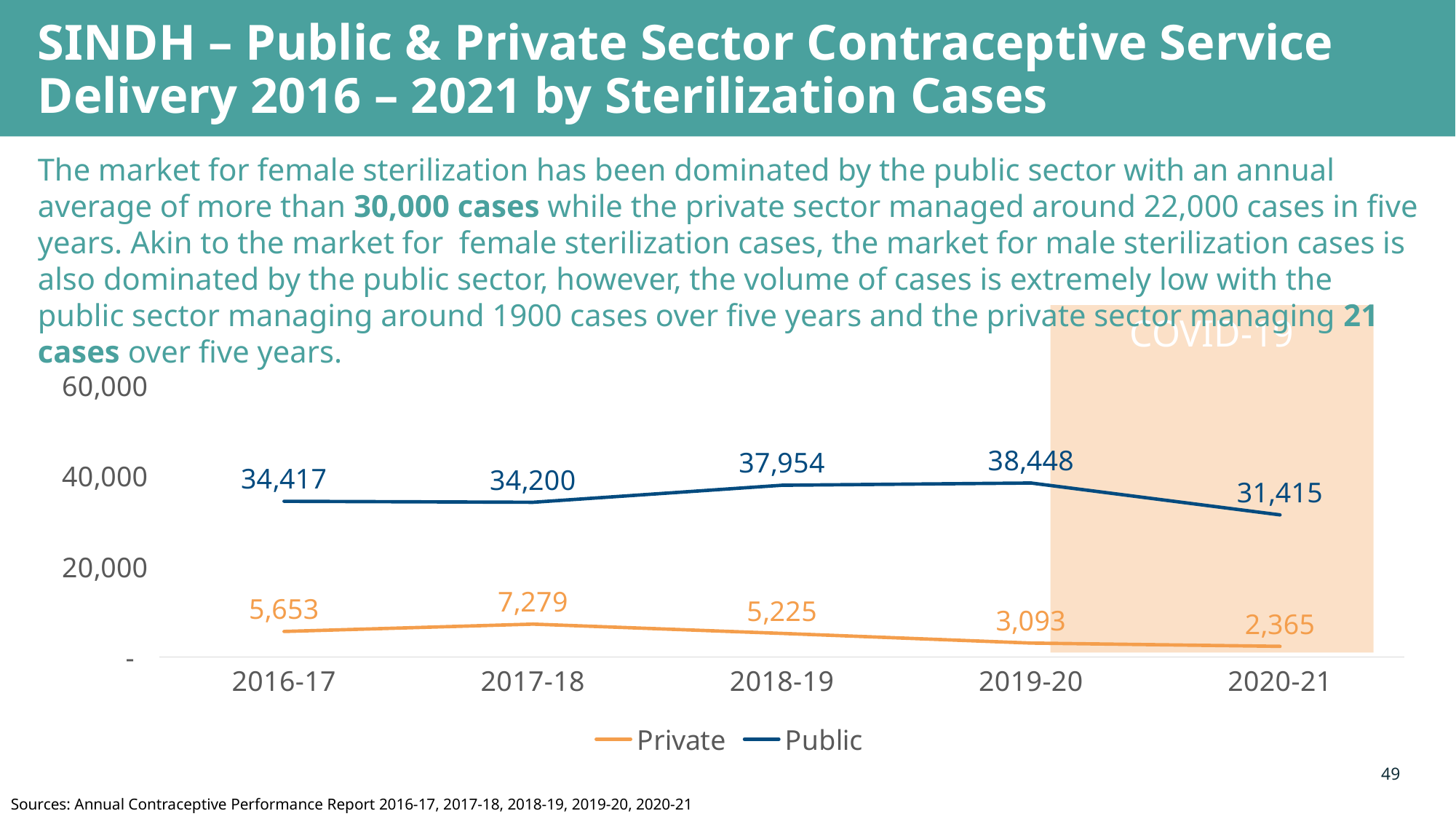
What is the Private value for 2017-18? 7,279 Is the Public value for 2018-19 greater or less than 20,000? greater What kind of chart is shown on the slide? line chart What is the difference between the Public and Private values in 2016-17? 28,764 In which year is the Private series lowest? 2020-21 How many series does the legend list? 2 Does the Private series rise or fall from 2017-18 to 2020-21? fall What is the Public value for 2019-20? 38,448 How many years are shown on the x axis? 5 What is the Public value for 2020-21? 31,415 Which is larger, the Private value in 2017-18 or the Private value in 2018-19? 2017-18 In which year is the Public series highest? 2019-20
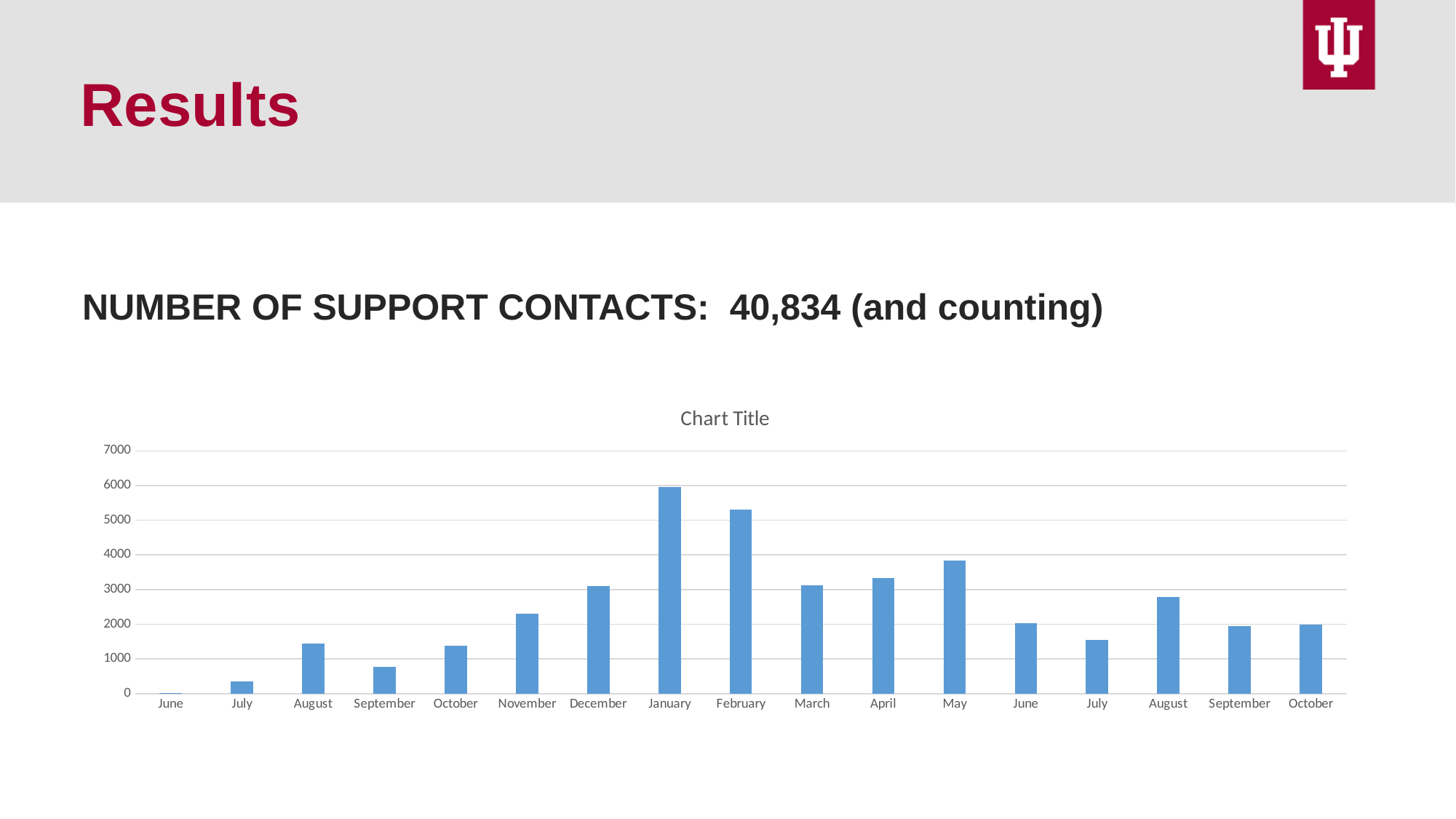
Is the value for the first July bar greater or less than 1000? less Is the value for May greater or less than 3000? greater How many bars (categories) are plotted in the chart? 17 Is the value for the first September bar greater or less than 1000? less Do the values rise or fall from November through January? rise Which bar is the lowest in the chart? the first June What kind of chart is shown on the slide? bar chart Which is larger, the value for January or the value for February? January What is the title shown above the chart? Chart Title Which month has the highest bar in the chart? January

--

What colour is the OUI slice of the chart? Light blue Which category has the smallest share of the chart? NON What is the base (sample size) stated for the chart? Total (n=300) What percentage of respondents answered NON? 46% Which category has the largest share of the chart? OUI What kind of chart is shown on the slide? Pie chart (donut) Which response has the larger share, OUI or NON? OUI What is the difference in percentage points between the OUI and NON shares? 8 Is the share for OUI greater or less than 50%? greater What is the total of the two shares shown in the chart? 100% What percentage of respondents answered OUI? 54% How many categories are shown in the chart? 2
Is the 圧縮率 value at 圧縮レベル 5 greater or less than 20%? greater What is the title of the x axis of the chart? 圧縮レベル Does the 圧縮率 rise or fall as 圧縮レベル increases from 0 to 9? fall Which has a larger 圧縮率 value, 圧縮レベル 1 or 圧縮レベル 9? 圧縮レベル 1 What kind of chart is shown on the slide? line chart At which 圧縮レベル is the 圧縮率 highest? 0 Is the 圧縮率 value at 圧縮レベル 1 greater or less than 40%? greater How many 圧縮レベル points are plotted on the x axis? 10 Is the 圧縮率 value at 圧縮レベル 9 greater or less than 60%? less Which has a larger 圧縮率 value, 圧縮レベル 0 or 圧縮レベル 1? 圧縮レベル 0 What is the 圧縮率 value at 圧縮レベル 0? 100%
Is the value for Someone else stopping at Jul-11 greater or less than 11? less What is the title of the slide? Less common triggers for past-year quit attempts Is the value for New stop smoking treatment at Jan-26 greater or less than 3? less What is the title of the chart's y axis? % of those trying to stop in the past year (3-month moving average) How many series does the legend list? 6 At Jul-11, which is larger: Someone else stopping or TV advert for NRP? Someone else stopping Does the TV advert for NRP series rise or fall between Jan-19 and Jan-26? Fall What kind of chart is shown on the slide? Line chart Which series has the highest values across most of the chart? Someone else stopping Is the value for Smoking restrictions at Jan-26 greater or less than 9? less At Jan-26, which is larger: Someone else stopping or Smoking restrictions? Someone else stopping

EXERCISE DETAILS - Copy the listing above from the line with "What is the Private" to the line with "Is the value for the first July", including both of those lines. Leave the pictures out.

ANSWER TO THE EXERCISE -
What is the Private value for 2017-18? 7,279 Is the Public value for 2018-19 greater or less than 20,000? greater What kind of chart is shown on the slide? line chart What is the difference between the Public and Private values in 2016-17? 28,764 In which year is the Private series lowest? 2020-21 How many series does the legend list? 2 Does the Private series rise or fall from 2017-18 to 2020-21? fall What is the Public value for 2019-20? 38,448 How many years are shown on the x axis? 5 What is the Public value for 2020-21? 31,415 Which is larger, the Private value in 2017-18 or the Private value in 2018-19? 2017-18 In which year is the Public series highest? 2019-20
Is the value for the first July bar greater or less than 1000? less Is the value for May greater or less than 3000? greater How many bars (categories) are plotted in the chart? 17 Is the value for the first September bar greater or less than 1000? less Do the values rise or fall from November through January? rise Which bar is the lowest in the chart? the first June What kind of chart is shown on the slide? bar chart Which is larger, the value for January or the value for February? January What is the title shown above the chart? Chart Title Which month has the highest bar in the chart? January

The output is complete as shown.